The main objective of this exercise is to replicate the TWFE estimator robust to heterogeneous treatment effects, as proposed by Sun and Abraham (2021) and explored by Anderson et al. (2024). As noted, the original authors used Stata to obtain their results; therefore, the primary contribution of this exercise is the translation and implementation of their analysis in Python. All information regarding package versions and dependencies is available in the pyproject.toml file.

## Replication Code

In [1]:
# Package Imports

import pandas as pd
import statsmodels.formula.api as smf
import numpy as np

# Data Loading

data = pd.read_csv('data/master_1983to2019.csv')

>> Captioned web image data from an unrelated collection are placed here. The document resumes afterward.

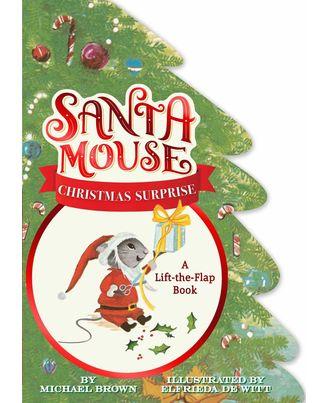Santa Mouse Christmas Surprise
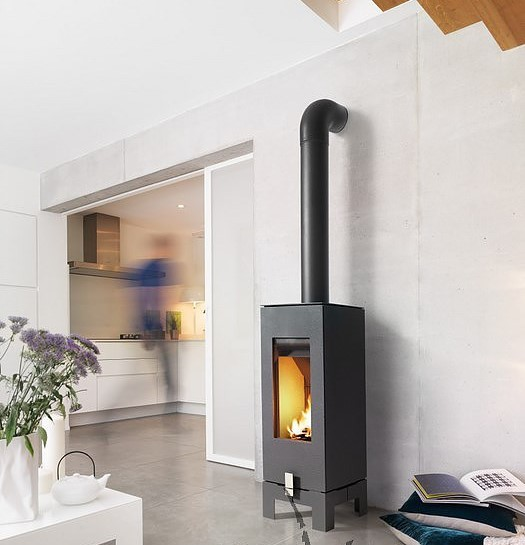 Wabi 6Kw Wood Burner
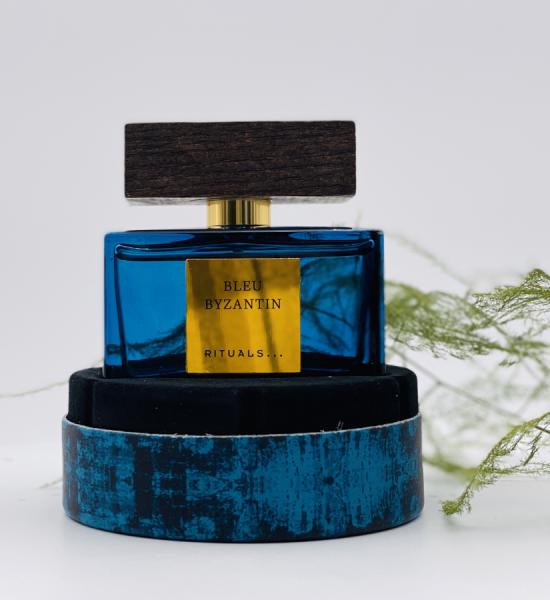 Rituals Parfum Bleu Byzantin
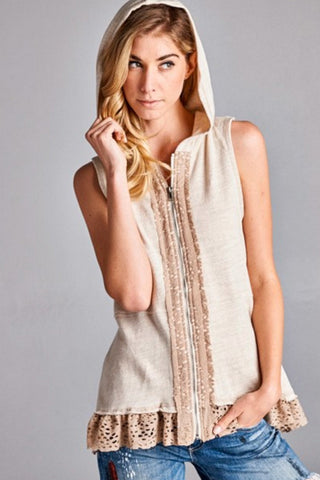 'Summer Loving' Vest - Tan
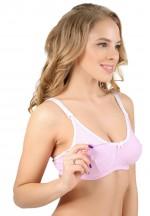 Бюстгальтер меланж розовый для кормящих мам и беременных (307В)..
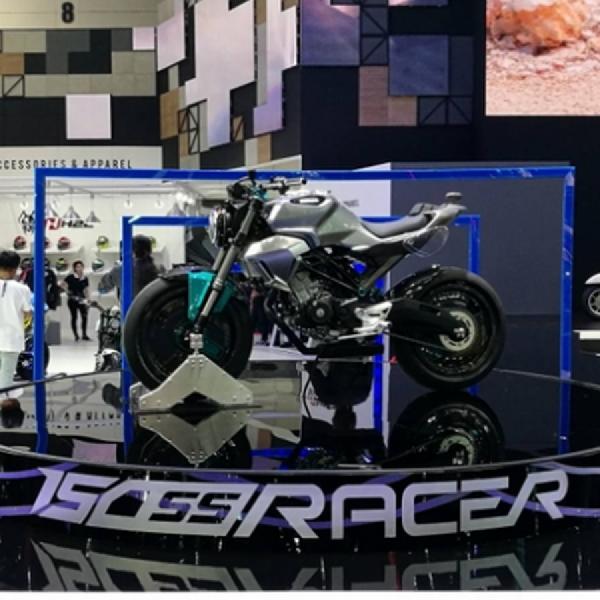 Honda Boyong Motor Futuristik di Bangkok Motor Show 2017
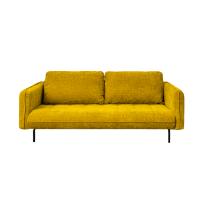 Dīvāns HEIDIE (Trīsvietīgs)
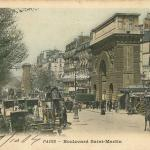 4 - Boulevard Saint-Martin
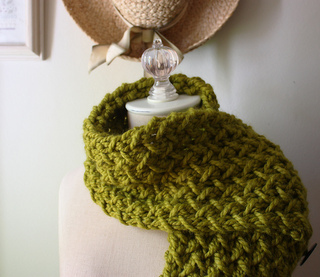 Olive_herringbone_3_small2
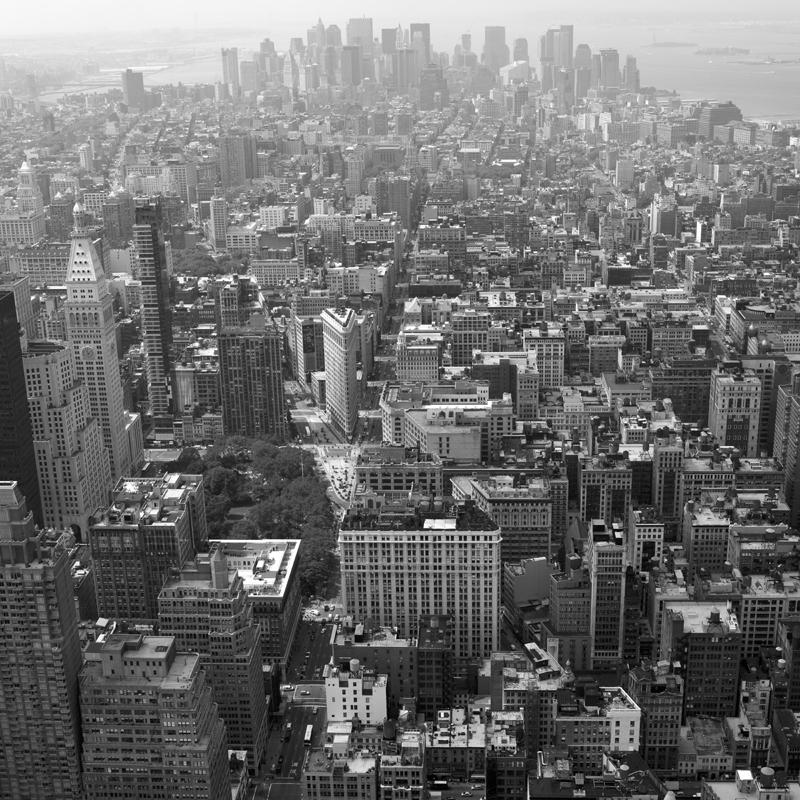 Flat Iron and Lower Manhattan.jpg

### Cohorts and Treatment Identification

For the TWFE specification robust to time heterogeneity, we construct one parameter for each interaction between cohorts and relative time. In order to create the cohorts, we cluster the states which passed Primary Seatbelt Laws in the same year. In addition, for this estimation we only consider as treated those States that passed primary laws first. The control group are those states that never passed primary laws (PSLs). Switchers (i.e those states that first approved secondary seatbelt laws and moved to primary laws are discarted from our sample). This specification follows Anderson et al. (2024).

In [2]:
# Cohorts and Treatment Identification

# Identify first year of primary law
psl_years = data[data['primary'] == 1].groupby('fips')['year'].min().reset_index() # fips is the state code
psl_years.rename(columns={'year':'cohort_year'}, inplace=True)
data = data.merge(psl_years, on='fips', how='left')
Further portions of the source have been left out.